SET EXERCISE:
In the records below, swap each "white billboard" for "white signboard" and keep all other text the same.

[Spatial question entries]
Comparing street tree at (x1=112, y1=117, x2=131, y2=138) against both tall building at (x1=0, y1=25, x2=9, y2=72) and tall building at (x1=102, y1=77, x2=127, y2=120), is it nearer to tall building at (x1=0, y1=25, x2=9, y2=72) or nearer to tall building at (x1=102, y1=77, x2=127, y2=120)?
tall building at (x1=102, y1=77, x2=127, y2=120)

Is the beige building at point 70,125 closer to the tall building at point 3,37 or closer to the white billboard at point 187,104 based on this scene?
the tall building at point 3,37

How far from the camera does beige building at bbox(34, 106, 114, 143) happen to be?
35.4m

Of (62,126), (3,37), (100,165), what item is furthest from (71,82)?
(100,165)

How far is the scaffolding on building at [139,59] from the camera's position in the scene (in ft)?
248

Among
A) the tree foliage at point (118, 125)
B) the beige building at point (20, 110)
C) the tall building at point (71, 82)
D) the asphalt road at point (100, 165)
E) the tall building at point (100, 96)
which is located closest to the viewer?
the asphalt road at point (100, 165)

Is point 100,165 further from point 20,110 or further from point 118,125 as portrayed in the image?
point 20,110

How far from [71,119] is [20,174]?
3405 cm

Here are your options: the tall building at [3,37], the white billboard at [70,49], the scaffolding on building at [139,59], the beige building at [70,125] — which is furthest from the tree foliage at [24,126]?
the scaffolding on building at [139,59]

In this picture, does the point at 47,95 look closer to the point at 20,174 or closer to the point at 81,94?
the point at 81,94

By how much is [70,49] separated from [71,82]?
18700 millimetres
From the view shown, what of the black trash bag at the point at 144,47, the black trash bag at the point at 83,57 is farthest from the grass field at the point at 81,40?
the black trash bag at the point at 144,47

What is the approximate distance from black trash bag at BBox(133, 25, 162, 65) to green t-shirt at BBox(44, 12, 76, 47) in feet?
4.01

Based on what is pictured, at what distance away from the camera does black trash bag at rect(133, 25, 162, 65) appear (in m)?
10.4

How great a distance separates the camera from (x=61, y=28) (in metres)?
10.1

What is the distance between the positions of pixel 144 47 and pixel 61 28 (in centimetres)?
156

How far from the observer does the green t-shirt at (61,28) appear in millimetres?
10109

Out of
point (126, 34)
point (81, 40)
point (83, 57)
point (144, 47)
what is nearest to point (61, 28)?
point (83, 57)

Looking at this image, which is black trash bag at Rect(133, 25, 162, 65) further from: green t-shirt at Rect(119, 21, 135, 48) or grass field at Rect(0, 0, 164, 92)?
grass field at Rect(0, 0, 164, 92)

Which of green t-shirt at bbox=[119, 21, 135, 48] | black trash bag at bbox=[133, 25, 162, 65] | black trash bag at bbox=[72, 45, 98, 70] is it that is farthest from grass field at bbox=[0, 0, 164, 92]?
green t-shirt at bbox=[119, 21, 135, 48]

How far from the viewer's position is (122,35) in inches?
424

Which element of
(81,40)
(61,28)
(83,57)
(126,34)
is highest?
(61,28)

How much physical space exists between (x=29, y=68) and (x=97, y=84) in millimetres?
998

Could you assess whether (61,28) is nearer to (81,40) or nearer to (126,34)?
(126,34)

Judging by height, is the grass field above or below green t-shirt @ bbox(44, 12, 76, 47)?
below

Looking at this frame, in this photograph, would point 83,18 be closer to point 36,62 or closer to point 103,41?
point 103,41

ANSWER TO THIS TASK:
Comparing street tree at (x1=112, y1=117, x2=131, y2=138) against both tall building at (x1=0, y1=25, x2=9, y2=72) and tall building at (x1=102, y1=77, x2=127, y2=120), is it nearer to tall building at (x1=0, y1=25, x2=9, y2=72) or nearer to tall building at (x1=102, y1=77, x2=127, y2=120)?
tall building at (x1=102, y1=77, x2=127, y2=120)

Is the beige building at point 70,125 closer to the tall building at point 3,37 or closer to the white signboard at point 187,104 based on this scene?
the tall building at point 3,37

How far from the camera does beige building at bbox(34, 106, 114, 143) happen to be?
35.4m

Of (62,126), (3,37), (100,165), what item is furthest from (71,82)?
(100,165)

How far is the scaffolding on building at [139,59] from the camera's position in the scene (in ft)?
248

Among
A) the tree foliage at point (118, 125)
B) the beige building at point (20, 110)
C) the tall building at point (71, 82)
D) the asphalt road at point (100, 165)
E) the tall building at point (100, 96)
which is located closest to the viewer?
the asphalt road at point (100, 165)

Is point 100,165 further from point 20,110 or further from point 118,125 as portrayed in the image?
point 20,110

How far from [71,119] is [20,174]?
3405 cm

Here are your options: the tall building at [3,37], the white signboard at [70,49], the scaffolding on building at [139,59], the beige building at [70,125] — which is furthest from the tree foliage at [24,126]?
the scaffolding on building at [139,59]

In this picture, does the point at 47,95 look closer to the point at 20,174 or closer to the point at 81,94?
the point at 81,94

By how much is [70,49] separated from [71,82]?
18700 millimetres
From the view shown, what of the black trash bag at the point at 144,47, the black trash bag at the point at 83,57 is farthest from the grass field at the point at 81,40?
the black trash bag at the point at 144,47

What is the approximate distance from black trash bag at BBox(133, 25, 162, 65) to green t-shirt at BBox(44, 12, 76, 47) in feet?
4.01

Based on what is pictured, at what distance away from the camera does black trash bag at rect(133, 25, 162, 65) appear (in m)?
10.4

How great a distance separates the camera from (x=61, y=28) (in metres)?
10.1

What is the distance between the positions of pixel 144 47 and pixel 61 28 (in centimetres)?
156

How far from the observer does the green t-shirt at (61,28) appear in millimetres?
10109

Out of
point (126, 34)
point (81, 40)
point (83, 57)
point (144, 47)
what is nearest to point (61, 28)?
point (83, 57)

Looking at this image, which is black trash bag at Rect(133, 25, 162, 65) further from: green t-shirt at Rect(119, 21, 135, 48) or grass field at Rect(0, 0, 164, 92)?
grass field at Rect(0, 0, 164, 92)

Which of green t-shirt at bbox=[119, 21, 135, 48] | black trash bag at bbox=[133, 25, 162, 65] | black trash bag at bbox=[72, 45, 98, 70] is it that is farthest from grass field at bbox=[0, 0, 164, 92]?
green t-shirt at bbox=[119, 21, 135, 48]

How far from the viewer's position is (122,35) in inches?
424

Which element of
(81,40)
(61,28)
(83,57)
(126,34)
is highest?
(61,28)

How much physical space exists between (x=29, y=68) and (x=97, y=84) in millimetres?
998

Could you assess whether (61,28) is nearer to (81,40) or nearer to (126,34)?
(126,34)

Judging by height, is the grass field above or below green t-shirt @ bbox(44, 12, 76, 47)?
below

Looking at this frame, in this photograph, would point 83,18 be closer to point 36,62 or closer to point 103,41?
point 103,41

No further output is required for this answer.